▸ ASSIGNMENT
Could the records be returned exactly, with the pictures left out?

---- RECORDS SUPPLIED

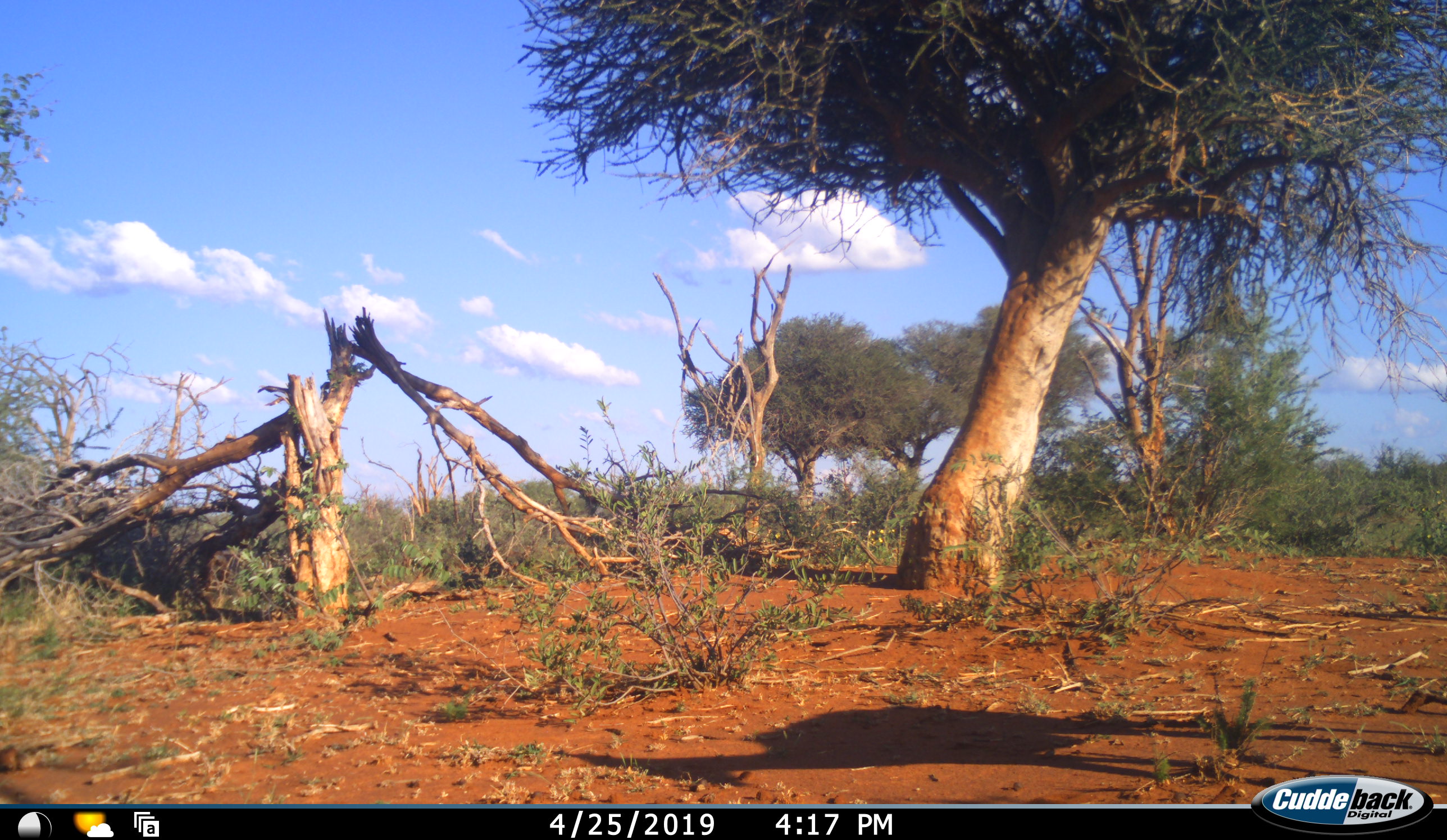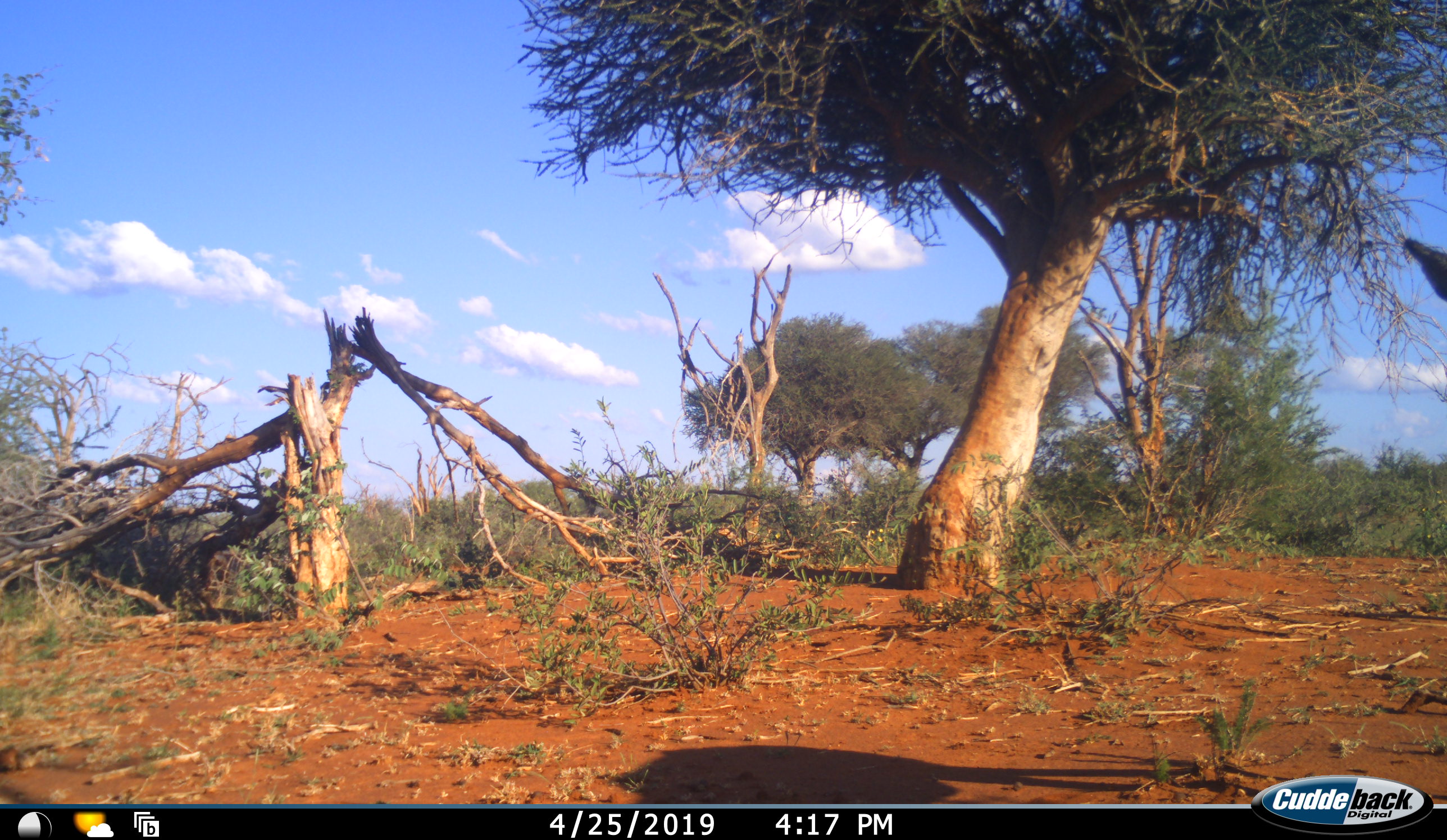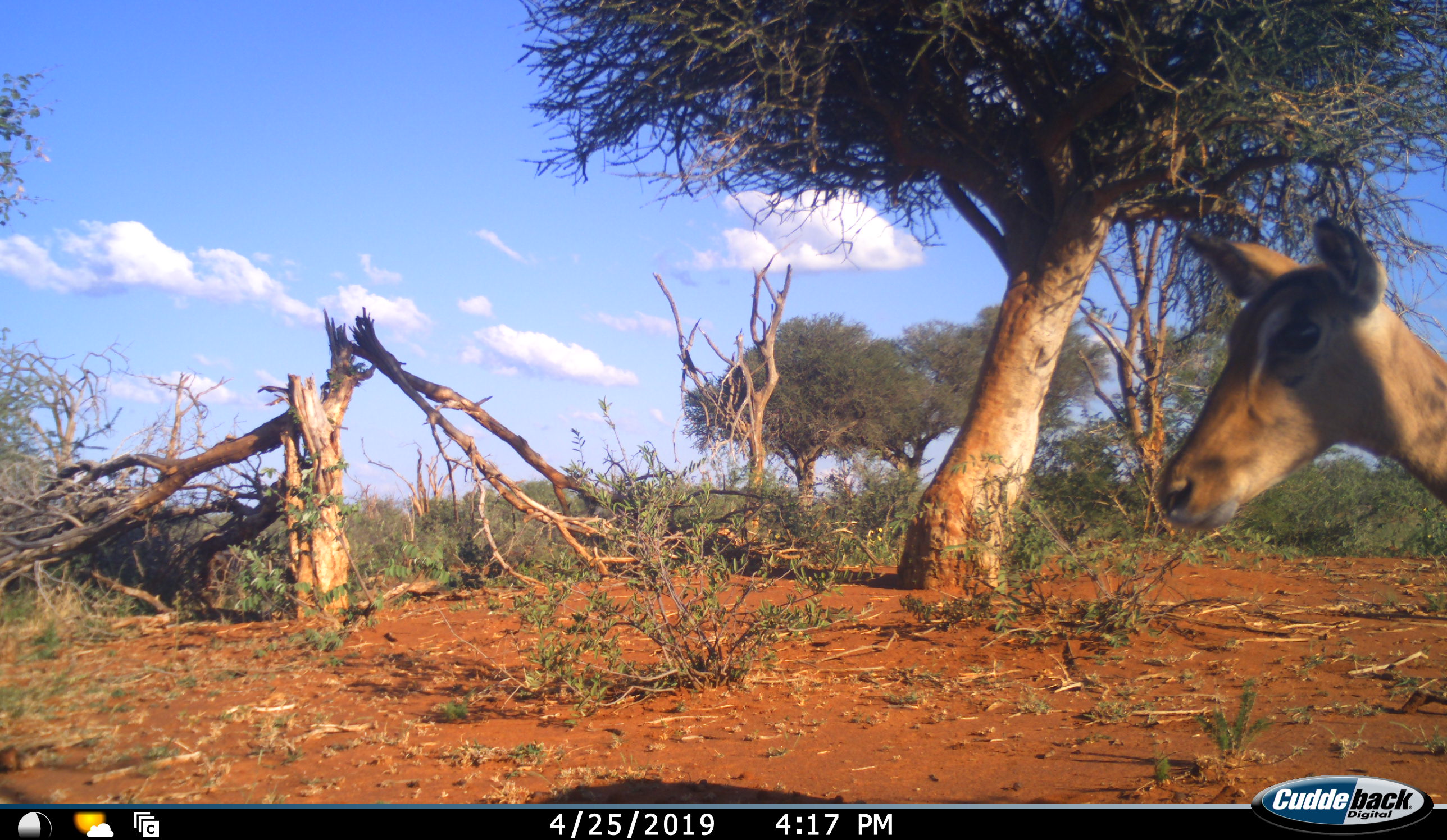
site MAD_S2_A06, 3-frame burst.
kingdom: Animalia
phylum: Chordata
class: Mammalia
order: Artiodactyla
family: Bovidae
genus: Aepyceros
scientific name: Aepyceros melampus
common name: impala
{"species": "impala (Aepyceros melampus)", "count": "1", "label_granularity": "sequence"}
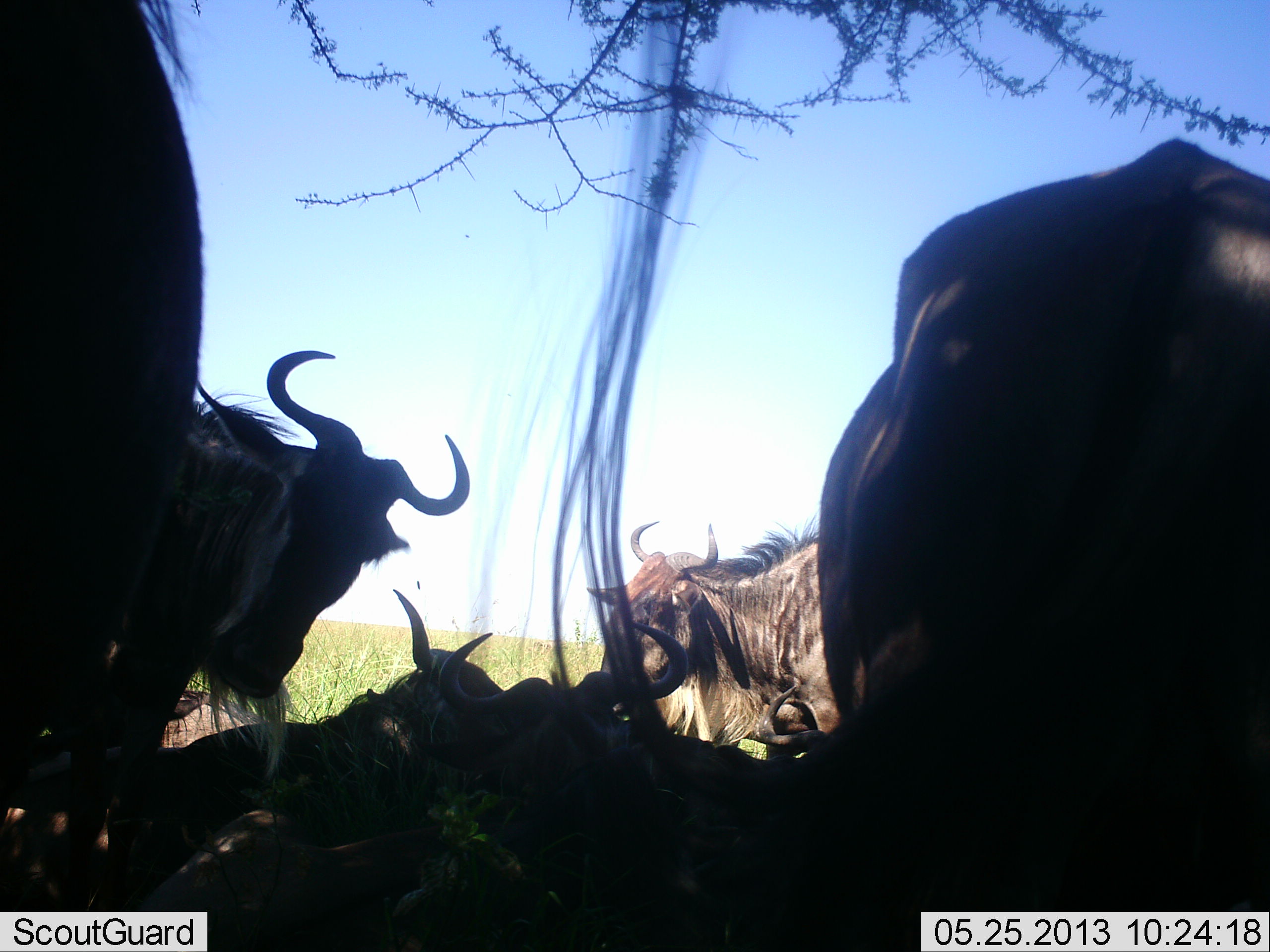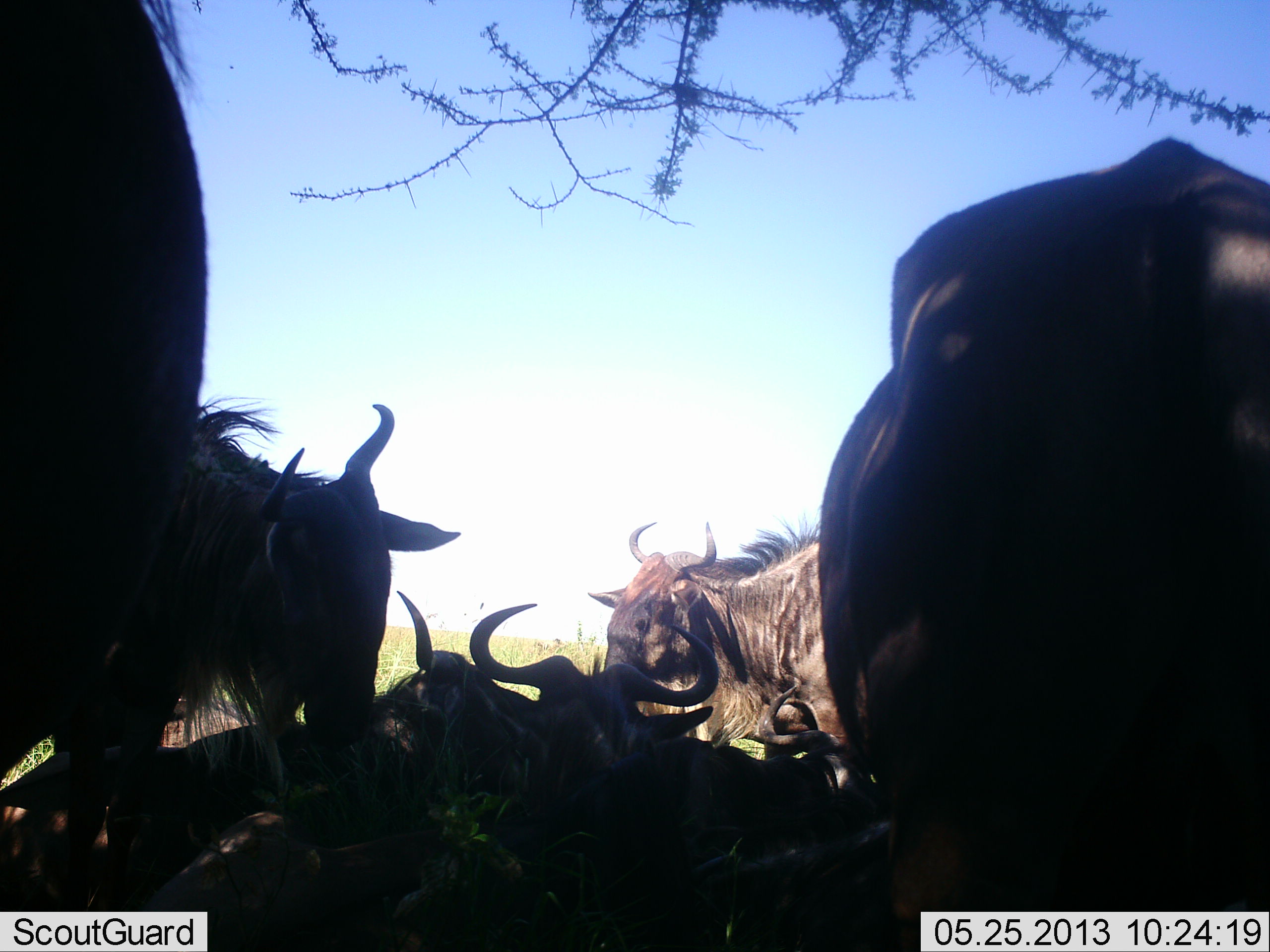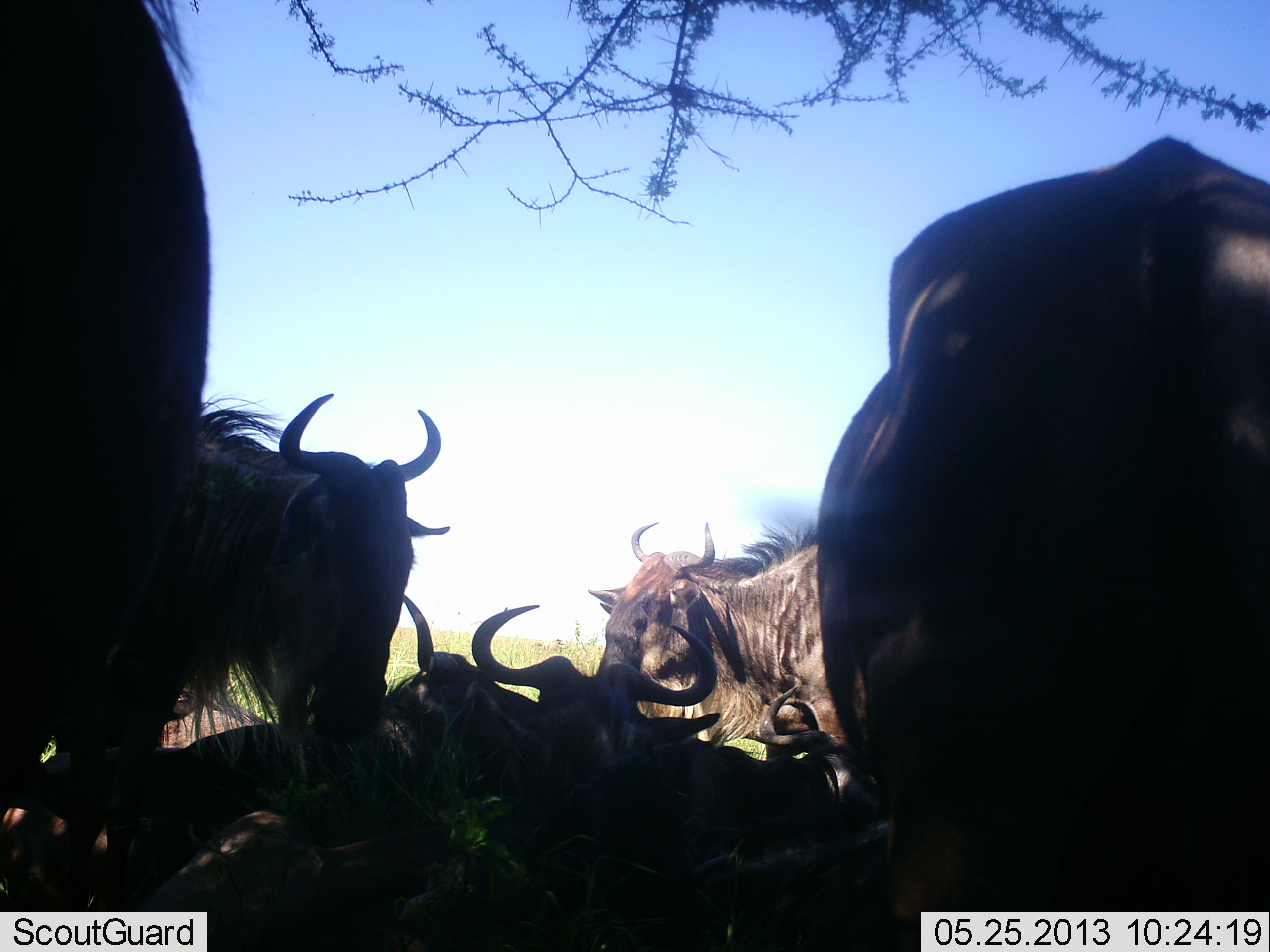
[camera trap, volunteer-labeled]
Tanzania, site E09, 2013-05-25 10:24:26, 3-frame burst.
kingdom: Animalia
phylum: Chordata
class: Mammalia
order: Artiodactyla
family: Bovidae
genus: Connochaetes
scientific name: Connochaetes taurinus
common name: blue wildebeest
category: wildebeest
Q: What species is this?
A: Wildebeest (blue wildebeest) (Connochaetes taurinus).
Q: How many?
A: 6.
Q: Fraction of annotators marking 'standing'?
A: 75%.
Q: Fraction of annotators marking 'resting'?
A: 100%.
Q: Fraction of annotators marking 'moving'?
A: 0%.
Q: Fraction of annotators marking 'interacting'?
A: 6%.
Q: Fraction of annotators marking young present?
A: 0%.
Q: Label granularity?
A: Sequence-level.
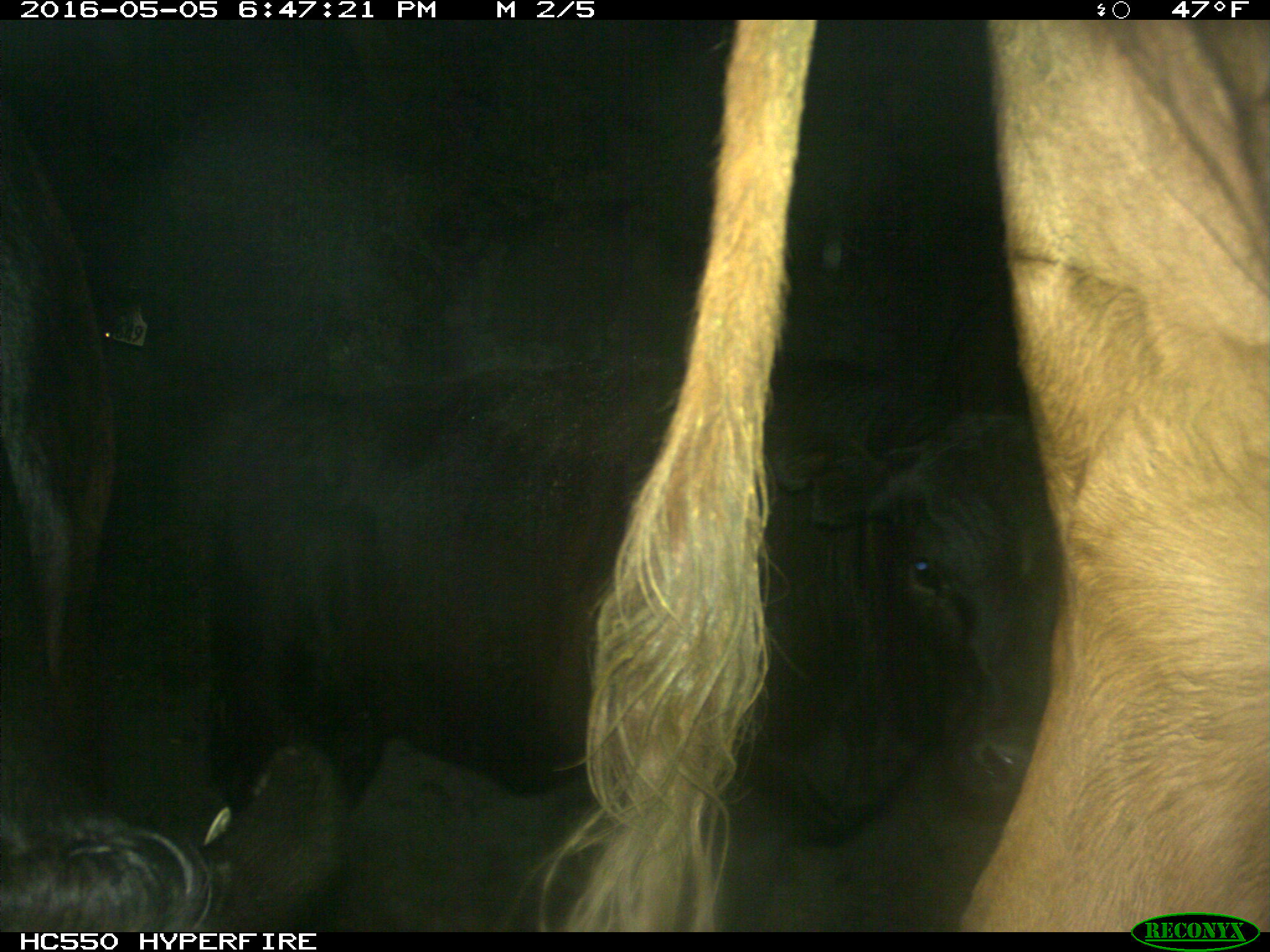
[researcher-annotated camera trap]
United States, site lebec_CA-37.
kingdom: Animalia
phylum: Chordata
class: Mammalia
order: Artiodactyla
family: Bovidae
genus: Bos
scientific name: Bos taurus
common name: domestic cow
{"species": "Bos taurus (domestic cow)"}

--------

▸ RESULT OF THE EXERCISE
site MAD_S2_A06, 3-frame burst.
kingdom: Animalia
phylum: Chordata
class: Mammalia
order: Artiodactyla
family: Bovidae
genus: Aepyceros
scientific name: Aepyceros melampus
common name: impala
{"species": "impala (Aepyceros melampus)", "count": "1", "label_granularity": "sequence"}
[camera trap, volunteer-labeled]
Tanzania, site E09, 2013-05-25 10:24:26, 3-frame burst.
kingdom: Animalia
phylum: Chordata
class: Mammalia
order: Artiodactyla
family: Bovidae
genus: Connochaetes
scientific name: Connochaetes taurinus
common name: blue wildebeest
category: wildebeest
Q: What species is this?
A: Wildebeest (blue wildebeest) (Connochaetes taurinus).
Q: How many?
A: 6.
Q: Fraction of annotators marking 'standing'?
A: 75%.
Q: Fraction of annotators marking 'resting'?
A: 100%.
Q: Fraction of annotators marking 'moving'?
A: 0%.
Q: Fraction of annotators marking 'interacting'?
A: 6%.
Q: Fraction of annotators marking young present?
A: 0%.
Q: Label granularity?
A: Sequence-level.
[researcher-annotated camera trap]
United States, site lebec_CA-37.
kingdom: Animalia
phylum: Chordata
class: Mammalia
order: Artiodactyla
family: Bovidae
genus: Bos
scientific name: Bos taurus
common name: domestic cow
{"species": "Bos taurus (domestic cow)"}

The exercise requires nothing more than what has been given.